1) All three will meet at same point at time which will be the LCM of time taken by A,B and C to cover the entire track...

i.e. LCM of ( 250,125,125/3) which is 250 sec.

[CrackXam]

Hi,

Do u suppose it should be 250*3 = 750 seconds?
I agree with the approach though.

[Lorelai]

Balaganesh, i think both the formulas give the same answer in this case. But this may not be the case always.

[way2fast]

I dare to disagree with the solution offered. While it may work in this case, it will not work in others.

Who says that they must cover the entire track before they meet? Suppose A and B run together at speeds of 5 m/s, and that C runs at speed of 50 m/s. They will meet again long before A and B have managed to cover the entire track.

[RamN]

Find below my take on the two questions,

Quote:

Originally Posted by singmah1

1. A, B and C run around a circular track of length 750m at speeds of 3 m/sec, 6 m/sec and 18 m/sec respectively. If all three start from the same point, simultaneously and run in the same direction, when will they meet for the first time after they start the race?

A - Takes 250 sec to finish one round (750/3 = 250 sec)
B - Takes 125 sec to finish one round - This means he completes 2 rounds in 250 sec
C - Takes 41.67 sec to finish one round - so he does 6 rounds in 250 seconds

A completes his first round and by then B & C would have completed 2 & 6 rounds respectively. Hence they meet after 250 sec


2. Jane gave Karen a 5 m head start in a 100 race and Jane was beaten by 0.25m.

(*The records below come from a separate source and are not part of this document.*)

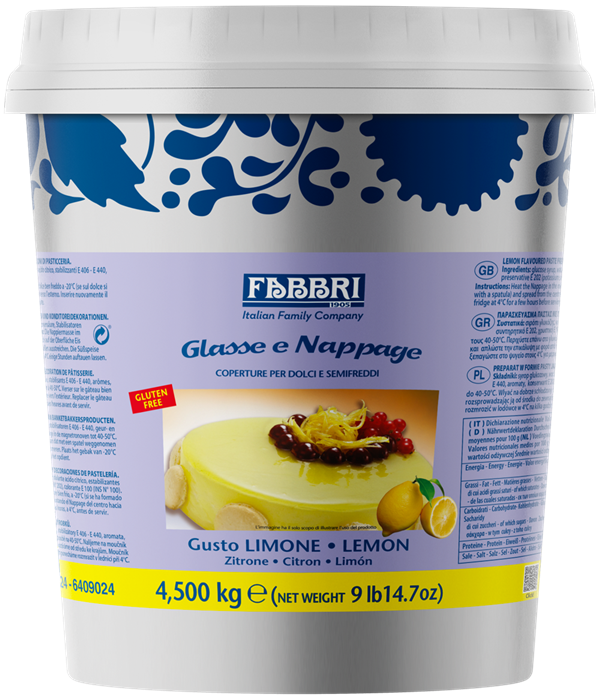 Nappage LIMÃO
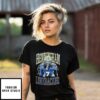 Aydin Henningham Albany State Golden Rams Linebacker Graphic T-Shirt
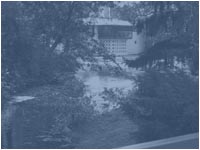 Alden B. Dow Home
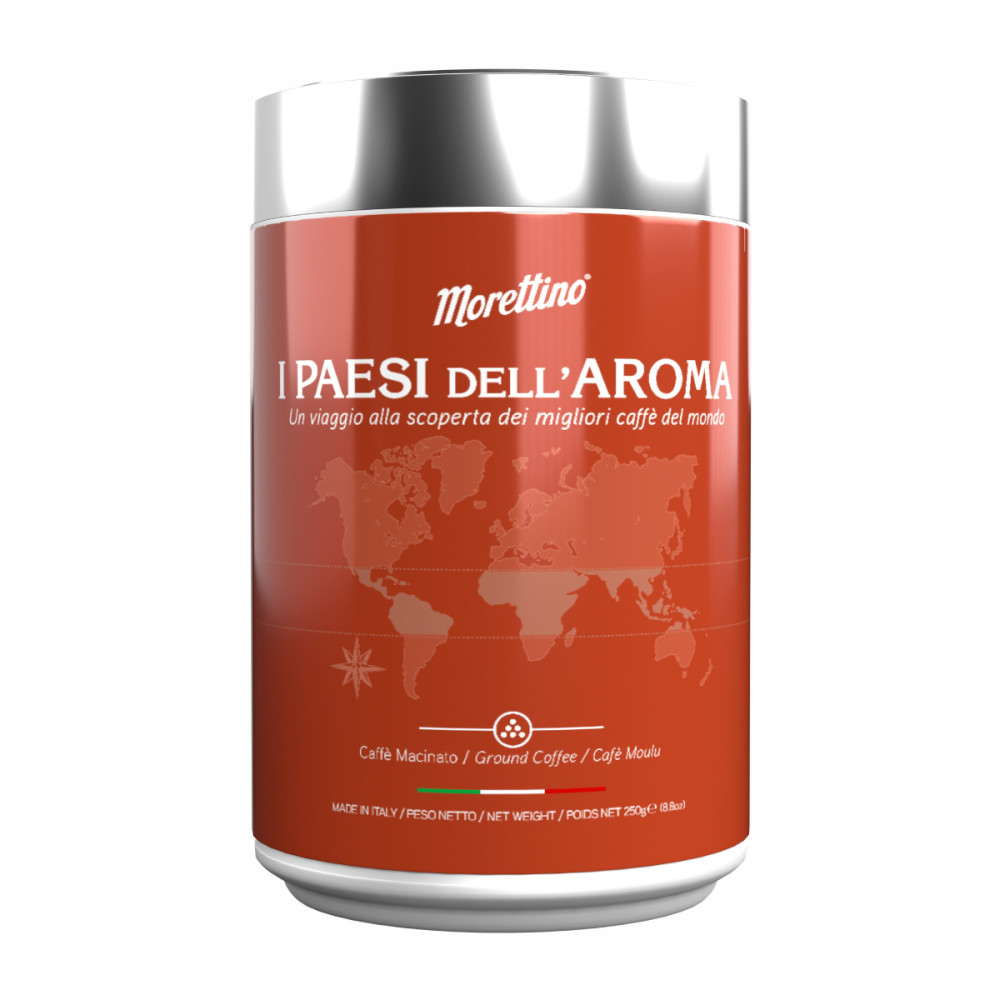 Malta kava PAESI DELL’AROMA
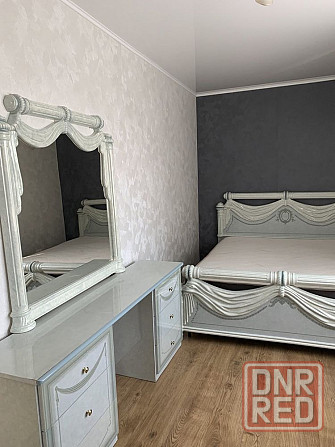 Сдам 2х комнатную квартиру, по улице Майской Донецк - изображение 3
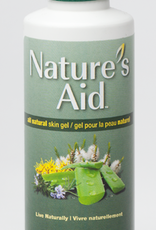 CANADIAN - Nature’s Aid All Natural Skin Gel (125mL)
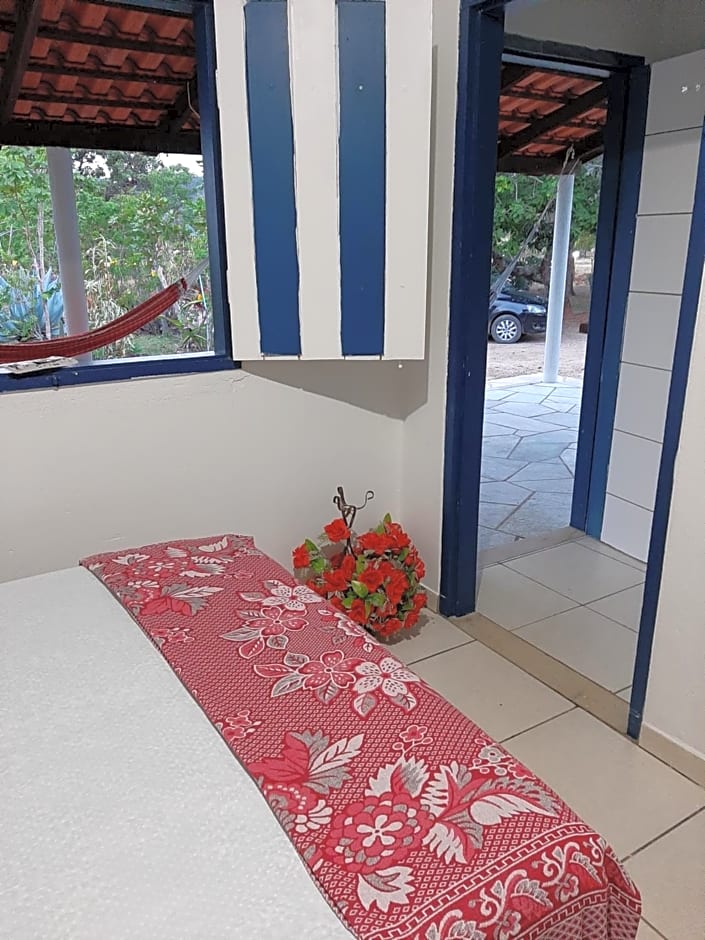 Estância Morro Do Frota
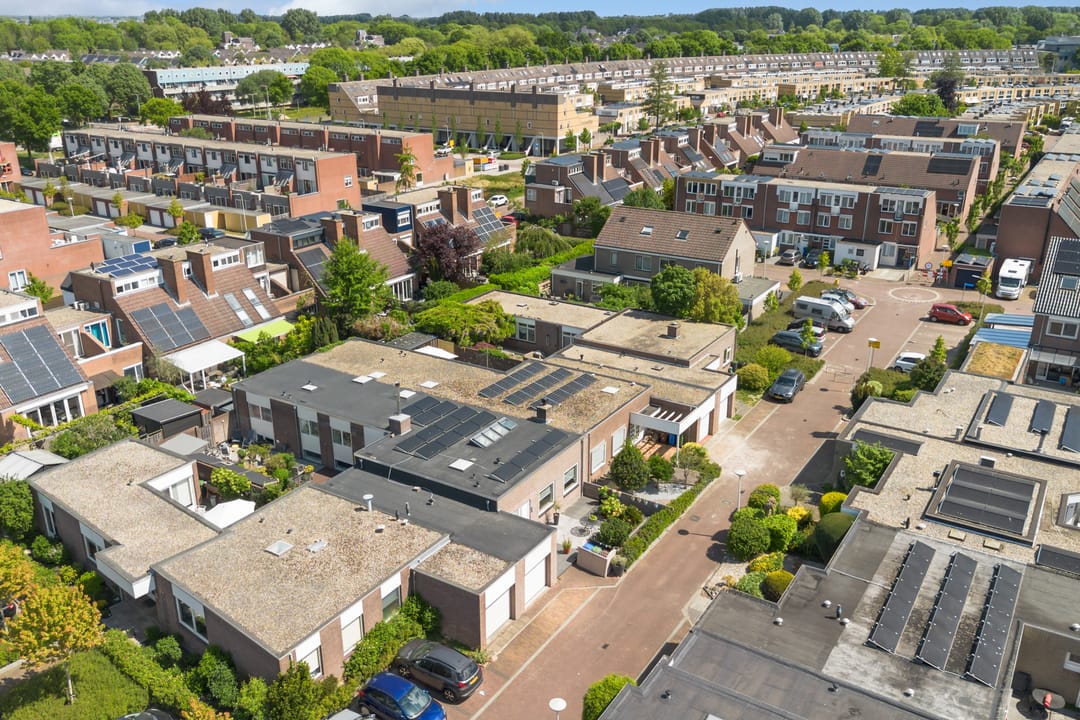 Photo 61 of Doornenburg 7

In how many meters more would Jane have overtaken Karen?

Jane covers 99.75 mtrs in the same time as Karen covers 95 mtrs.

This means finding the number of mtrs covered by Karen in a sec and comparing it with the same by Jane should give us the answer

99.75/95 = 1.05

The above implies for every 1 mtr run by Karen, Jane covers 1.05 mtr.

To cover up for the remaining .25 mtrs, an additional 5 mtrs would be required (0.25/0.05 = 5)